[Exercise] Copy out all lines of the listing below that hold "reports".

[Supplied material]

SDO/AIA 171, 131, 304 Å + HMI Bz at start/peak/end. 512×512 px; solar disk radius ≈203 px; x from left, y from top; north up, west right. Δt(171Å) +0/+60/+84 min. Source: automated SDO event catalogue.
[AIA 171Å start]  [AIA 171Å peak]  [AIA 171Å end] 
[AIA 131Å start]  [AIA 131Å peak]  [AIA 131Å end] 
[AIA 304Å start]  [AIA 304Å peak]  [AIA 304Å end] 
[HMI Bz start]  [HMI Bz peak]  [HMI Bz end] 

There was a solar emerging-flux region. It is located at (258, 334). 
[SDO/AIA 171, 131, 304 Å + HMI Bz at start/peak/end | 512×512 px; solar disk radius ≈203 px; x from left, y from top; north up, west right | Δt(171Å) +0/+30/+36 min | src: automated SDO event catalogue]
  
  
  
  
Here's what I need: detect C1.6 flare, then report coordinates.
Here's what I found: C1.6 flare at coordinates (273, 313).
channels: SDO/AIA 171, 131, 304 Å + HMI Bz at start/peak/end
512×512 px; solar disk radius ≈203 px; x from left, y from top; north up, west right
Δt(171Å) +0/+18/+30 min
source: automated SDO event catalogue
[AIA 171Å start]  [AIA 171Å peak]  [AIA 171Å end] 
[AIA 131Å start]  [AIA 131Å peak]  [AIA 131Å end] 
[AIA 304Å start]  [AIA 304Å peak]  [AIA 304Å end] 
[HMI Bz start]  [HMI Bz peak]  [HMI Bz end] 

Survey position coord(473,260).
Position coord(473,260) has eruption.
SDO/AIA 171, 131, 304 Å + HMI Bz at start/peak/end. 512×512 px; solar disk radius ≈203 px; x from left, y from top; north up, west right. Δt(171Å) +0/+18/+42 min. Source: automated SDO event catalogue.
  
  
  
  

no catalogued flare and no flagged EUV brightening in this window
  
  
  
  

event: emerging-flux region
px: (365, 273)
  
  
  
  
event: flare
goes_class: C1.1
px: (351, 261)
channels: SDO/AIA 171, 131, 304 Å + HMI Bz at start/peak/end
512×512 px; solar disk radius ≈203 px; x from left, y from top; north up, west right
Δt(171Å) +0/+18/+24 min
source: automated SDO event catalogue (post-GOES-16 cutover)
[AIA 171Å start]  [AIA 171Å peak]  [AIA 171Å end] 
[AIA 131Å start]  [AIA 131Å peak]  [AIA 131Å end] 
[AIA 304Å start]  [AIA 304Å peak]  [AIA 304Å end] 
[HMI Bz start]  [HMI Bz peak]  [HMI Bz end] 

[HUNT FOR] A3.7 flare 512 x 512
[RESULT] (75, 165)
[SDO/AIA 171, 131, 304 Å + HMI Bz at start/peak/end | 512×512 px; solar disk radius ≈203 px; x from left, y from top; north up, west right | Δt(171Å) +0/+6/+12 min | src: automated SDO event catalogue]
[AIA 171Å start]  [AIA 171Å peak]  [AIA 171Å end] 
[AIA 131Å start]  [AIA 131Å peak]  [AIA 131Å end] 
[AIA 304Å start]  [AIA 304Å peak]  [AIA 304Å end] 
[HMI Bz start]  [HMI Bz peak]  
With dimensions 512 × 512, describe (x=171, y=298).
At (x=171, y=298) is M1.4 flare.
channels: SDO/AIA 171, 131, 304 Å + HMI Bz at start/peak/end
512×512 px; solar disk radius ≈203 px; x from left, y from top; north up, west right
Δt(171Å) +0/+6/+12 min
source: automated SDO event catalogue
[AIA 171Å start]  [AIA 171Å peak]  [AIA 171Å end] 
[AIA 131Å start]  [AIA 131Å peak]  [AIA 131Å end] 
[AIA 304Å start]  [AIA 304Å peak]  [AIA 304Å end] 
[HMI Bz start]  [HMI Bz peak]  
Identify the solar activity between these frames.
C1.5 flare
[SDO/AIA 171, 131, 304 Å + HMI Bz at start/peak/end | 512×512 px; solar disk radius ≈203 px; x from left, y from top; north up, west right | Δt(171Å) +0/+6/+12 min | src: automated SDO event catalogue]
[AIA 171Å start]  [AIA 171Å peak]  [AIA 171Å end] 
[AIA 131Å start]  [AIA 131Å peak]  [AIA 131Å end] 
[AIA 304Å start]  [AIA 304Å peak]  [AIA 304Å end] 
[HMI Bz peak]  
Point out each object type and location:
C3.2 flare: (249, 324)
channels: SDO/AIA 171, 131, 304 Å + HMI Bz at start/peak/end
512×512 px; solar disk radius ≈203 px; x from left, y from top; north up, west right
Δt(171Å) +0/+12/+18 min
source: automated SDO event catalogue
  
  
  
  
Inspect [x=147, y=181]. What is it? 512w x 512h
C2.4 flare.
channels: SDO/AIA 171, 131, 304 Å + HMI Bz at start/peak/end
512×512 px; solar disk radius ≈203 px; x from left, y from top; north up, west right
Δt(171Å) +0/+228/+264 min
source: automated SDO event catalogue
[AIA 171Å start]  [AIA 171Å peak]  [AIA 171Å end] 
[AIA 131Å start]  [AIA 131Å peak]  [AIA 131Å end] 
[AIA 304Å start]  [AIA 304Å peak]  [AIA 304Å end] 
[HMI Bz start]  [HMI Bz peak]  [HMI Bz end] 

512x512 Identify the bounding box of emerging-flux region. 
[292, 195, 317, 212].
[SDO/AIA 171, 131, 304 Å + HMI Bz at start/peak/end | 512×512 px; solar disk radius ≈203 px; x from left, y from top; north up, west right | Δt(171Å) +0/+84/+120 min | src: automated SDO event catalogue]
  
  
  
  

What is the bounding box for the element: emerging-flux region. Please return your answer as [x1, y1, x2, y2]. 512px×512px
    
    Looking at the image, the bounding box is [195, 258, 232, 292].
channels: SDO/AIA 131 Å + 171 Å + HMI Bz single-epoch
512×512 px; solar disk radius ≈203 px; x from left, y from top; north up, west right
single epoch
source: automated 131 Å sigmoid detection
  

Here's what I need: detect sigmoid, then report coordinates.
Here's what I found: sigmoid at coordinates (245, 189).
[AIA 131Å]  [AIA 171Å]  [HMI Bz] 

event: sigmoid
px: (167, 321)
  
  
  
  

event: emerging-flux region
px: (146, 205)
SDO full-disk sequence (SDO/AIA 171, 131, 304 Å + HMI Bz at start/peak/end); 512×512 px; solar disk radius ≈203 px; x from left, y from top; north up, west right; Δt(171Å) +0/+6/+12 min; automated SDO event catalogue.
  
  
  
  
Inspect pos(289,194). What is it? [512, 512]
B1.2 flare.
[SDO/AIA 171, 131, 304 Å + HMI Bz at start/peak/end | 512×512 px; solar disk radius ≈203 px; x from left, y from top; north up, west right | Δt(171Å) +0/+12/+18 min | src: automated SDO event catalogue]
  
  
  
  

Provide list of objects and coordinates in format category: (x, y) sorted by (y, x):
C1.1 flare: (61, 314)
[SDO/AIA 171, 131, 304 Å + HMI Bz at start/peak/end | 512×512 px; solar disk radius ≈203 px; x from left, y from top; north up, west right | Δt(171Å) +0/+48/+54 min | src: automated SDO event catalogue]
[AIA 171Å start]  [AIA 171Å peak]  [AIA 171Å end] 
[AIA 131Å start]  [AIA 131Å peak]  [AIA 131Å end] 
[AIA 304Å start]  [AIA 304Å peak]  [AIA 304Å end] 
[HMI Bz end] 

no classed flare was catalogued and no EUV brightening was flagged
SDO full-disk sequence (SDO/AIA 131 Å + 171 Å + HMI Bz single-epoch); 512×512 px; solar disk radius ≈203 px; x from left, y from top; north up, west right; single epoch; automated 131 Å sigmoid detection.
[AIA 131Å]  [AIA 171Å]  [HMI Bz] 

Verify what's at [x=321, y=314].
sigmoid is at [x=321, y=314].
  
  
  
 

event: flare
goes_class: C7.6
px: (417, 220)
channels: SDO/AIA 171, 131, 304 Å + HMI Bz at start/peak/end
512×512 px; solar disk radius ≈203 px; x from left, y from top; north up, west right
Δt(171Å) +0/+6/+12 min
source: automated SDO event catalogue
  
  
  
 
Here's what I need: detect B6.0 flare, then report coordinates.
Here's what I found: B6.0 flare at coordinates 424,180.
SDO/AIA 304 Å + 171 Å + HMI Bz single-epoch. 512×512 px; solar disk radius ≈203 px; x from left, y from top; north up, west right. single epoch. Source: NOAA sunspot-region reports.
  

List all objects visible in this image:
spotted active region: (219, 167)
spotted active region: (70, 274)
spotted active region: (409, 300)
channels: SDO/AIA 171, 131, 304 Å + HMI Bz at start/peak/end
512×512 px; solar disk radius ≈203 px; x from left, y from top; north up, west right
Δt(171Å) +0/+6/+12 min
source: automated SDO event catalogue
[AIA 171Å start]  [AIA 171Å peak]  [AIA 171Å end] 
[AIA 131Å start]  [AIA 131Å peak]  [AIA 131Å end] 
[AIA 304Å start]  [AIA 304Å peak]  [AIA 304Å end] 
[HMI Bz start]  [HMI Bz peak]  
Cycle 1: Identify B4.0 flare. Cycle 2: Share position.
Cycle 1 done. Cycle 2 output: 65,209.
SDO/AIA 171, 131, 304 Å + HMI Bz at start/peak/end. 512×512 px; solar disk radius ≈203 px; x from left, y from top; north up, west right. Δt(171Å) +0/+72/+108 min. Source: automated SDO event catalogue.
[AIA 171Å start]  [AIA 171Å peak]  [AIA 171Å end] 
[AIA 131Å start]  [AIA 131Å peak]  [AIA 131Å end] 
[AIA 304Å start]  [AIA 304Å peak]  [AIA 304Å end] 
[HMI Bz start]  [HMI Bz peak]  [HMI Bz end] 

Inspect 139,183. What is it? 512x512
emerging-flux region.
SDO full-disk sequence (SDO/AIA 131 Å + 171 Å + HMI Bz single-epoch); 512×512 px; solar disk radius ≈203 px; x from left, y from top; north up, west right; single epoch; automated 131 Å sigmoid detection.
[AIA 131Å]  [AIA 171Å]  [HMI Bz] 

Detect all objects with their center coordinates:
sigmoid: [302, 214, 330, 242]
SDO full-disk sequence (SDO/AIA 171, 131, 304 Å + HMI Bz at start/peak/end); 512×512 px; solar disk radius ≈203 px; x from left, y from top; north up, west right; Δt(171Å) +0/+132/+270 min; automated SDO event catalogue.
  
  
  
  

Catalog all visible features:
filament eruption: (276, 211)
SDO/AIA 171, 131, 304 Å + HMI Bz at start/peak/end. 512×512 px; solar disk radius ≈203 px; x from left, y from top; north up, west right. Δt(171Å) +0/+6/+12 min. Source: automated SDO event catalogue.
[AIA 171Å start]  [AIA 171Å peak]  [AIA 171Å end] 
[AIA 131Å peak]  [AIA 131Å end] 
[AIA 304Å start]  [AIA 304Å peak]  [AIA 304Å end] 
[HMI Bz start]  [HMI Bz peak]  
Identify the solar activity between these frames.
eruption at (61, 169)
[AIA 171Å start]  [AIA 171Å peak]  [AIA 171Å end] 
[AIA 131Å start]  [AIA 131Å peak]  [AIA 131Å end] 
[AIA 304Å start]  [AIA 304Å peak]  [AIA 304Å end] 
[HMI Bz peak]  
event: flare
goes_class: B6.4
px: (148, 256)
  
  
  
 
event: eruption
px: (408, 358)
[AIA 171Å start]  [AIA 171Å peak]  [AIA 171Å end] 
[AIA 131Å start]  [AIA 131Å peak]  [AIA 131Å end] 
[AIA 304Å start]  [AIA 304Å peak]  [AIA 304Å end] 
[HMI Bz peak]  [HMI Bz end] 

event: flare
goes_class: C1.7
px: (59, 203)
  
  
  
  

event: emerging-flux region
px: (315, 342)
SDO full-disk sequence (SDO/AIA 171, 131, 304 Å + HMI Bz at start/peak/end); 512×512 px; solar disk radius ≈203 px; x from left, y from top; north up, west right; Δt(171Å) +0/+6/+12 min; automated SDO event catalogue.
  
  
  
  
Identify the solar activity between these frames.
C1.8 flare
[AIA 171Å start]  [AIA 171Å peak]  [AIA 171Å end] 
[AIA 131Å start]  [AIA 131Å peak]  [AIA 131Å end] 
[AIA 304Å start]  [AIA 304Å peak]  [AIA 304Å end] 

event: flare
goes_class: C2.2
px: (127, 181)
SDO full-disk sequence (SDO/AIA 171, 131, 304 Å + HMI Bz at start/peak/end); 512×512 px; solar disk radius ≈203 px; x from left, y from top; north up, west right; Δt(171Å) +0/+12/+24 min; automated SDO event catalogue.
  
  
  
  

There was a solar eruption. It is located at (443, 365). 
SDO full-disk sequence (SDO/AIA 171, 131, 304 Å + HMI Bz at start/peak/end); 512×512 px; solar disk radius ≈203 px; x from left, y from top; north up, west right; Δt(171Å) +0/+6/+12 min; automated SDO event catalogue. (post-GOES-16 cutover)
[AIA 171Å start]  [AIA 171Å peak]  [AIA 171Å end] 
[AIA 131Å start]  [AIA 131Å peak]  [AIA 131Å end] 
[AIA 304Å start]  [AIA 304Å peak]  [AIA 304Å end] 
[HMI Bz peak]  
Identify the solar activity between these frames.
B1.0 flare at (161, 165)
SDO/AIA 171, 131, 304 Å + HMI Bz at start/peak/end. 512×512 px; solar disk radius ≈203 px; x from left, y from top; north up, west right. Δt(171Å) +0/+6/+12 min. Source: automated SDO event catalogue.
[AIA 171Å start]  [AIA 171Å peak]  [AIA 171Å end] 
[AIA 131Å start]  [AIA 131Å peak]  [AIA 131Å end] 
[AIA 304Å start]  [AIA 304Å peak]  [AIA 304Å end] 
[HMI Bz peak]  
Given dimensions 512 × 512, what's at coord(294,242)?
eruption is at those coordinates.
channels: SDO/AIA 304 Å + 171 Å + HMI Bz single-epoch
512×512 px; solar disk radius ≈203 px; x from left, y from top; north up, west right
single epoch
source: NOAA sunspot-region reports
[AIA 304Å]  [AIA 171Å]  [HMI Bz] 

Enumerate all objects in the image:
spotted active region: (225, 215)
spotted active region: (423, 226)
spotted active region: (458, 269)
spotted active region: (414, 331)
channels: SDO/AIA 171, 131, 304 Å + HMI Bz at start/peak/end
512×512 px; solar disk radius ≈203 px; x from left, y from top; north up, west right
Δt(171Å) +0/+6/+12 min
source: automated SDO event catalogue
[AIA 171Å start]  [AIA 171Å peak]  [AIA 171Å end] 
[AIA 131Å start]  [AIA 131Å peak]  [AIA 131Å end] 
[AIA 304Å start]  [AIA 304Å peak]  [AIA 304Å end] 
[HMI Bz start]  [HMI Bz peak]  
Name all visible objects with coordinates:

[Written response]
SDO/AIA 304 Å + 171 Å + HMI Bz single-epoch. 512×512 px; solar disk radius ≈203 px; x from left, y from top; north up, west right. single epoch. Source: NOAA sunspot-region reports.
source: NOAA sunspot-region reports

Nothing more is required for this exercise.